── Text passage ──

Even worse than that, though: we also reproduce learned sexist attitudes and behaviors. We ignore the same attitudes and behaviors in ourselves that we so eagerly criticize in others.
The militant character must be able to defend itself against the imposition of the hegemonic discourse and the activities that go along with it. It must be able to comprehend how this abhorrent way of knowing emerged, what its implications are, and that it drives all of these narratives. At the same time, the militant character has to be able to set something against them, it has to counter the lies.
Having this deeper theory of discourse might be useful for us, as long as its radicality isn’t watered down with post-modern gibberish. Also, we acknowledge there are many other ways to shake the foundations of the dominant order. We can’t list them all here—we are probably not even familiar with most of them—but we desire a wider and more public debate about them without the constant, hammering “I am right!”
The goal must be to collectively develop the capacities that it will take to upend all the factors that form the basis of domination. On a basic level, this means militants must be able to talk to other people. That can be as classic as going door-to-door, or actually talking to the people who come to our events—these simple things are steps towards casting off our fear of this world. So yes, this will require grappling with and overcoming fears. It requires courage, the ability to tolerate and withstand unpleasant things, and above all: belief in the necessity of revolution.
Briefly put: the militant character is able to defend itself and others against the incursions of the state on as many levels as possible, and is able to present itself confidently and believe in its own strength and capacity for action.
Developing a militant character requires tough critique and self-criticism, on a basis of solidary tenderness. Let’s make a break with rote knowledge, with the ingrained image we have of ourselves, with our own sexism, with our own isolation, with our own narcissism, with our own exclusionary behaviors, whatever they are. Let’s kill the bourgeois within ourselves!

───
── Data rows ──

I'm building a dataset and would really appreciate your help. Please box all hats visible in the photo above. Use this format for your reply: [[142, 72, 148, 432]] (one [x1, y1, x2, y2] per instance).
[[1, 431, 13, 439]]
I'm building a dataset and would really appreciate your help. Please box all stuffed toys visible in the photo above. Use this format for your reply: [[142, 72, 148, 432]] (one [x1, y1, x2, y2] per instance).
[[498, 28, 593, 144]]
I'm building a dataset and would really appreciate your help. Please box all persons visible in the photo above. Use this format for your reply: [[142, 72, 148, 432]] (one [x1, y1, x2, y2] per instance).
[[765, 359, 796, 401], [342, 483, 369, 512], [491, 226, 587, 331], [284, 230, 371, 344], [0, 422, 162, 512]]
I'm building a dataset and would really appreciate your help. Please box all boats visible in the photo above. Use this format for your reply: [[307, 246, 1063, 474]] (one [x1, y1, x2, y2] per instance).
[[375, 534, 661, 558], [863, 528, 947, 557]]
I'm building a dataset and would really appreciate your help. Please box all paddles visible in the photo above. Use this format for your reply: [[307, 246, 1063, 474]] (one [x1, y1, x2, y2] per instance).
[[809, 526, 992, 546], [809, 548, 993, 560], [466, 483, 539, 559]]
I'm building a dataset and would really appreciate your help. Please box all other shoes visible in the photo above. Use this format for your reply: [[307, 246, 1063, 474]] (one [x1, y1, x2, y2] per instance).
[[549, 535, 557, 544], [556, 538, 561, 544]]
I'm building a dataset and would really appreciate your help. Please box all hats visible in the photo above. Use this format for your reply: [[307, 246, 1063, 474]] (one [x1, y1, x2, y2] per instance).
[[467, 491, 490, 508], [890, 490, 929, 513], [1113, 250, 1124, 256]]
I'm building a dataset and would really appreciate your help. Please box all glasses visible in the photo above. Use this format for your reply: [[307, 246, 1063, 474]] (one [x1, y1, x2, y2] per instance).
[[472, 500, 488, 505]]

───

**Complete the following**
a) Answer these from the passage on the militant character:
(i) What two ways of talking to other people does it give as examples?
(ii) What kind of debate does it wish for about other ways to shake the dominant order?
(iii) On what basis should the tough critique and self-criticism rest?
b) Decide whether each statement agrees with the passage on the militant character. Answer yes or no, and quote the words that decide it.
(i) The authors can list all the other ways to shake the foundations of the dominant order.
(ii) The militant character must be able to counter the lies.
(iii) Overcoming fears will not be needed.
c) Write a continuation of the passage on the militant character, starting after its final sentence.
The records are not connected to the passage on the militant character.

**Answers per task**
a)
(i) Going door-to-door, and actually talking to the people who come to our events.
(ii) A wider and more public debate, without the constant, hammering "I am right!"
(iii) On a basis of solidary tenderness.

b)
(i) No: "We can’t list them all here"
(ii) Yes: "it has to counter the lies."
(iii) No: "So yes, this will require grappling with and overcoming fears."

c)
From individual to collective self-defense
If we look at where the state and the government are at their weakest, it is mostly in those places where people have organized themselves. Next to personal self-inquiry and development, collective self-organization is the most effective self-defense.
Within collective organizational processes, two factors come together which are both necessary for the development of militant character. First, individuals as well as the collective are transformed in these processes. Second, people begin, in the best case, to build honest relationships to one another that do not rely on any capitalist or other negative interests, and they notice that they are capable subjects even without the presence and supervision of the state.
These self-organization processes are distinguished by the emergence of comradely relationships—friendships strengthened by shared struggle and shared lives, relationships that succeed in overcoming internal lines of division.
We wish to see in the coming years a massive convergence of militants. Militants who confidently step out and talk to people, and who withdraw to reflect and converse. Militants who have the integrity to clearly and openly admit their mistakes, and who confidently and belligerently stand by their actions. Militants who throw stones and who educate themselves in theory. Militants who attempt to break with their own thought patterns and who overcome domination by starting with themselves.
The future belongs to those who do not lose sight of the goal: social revolution.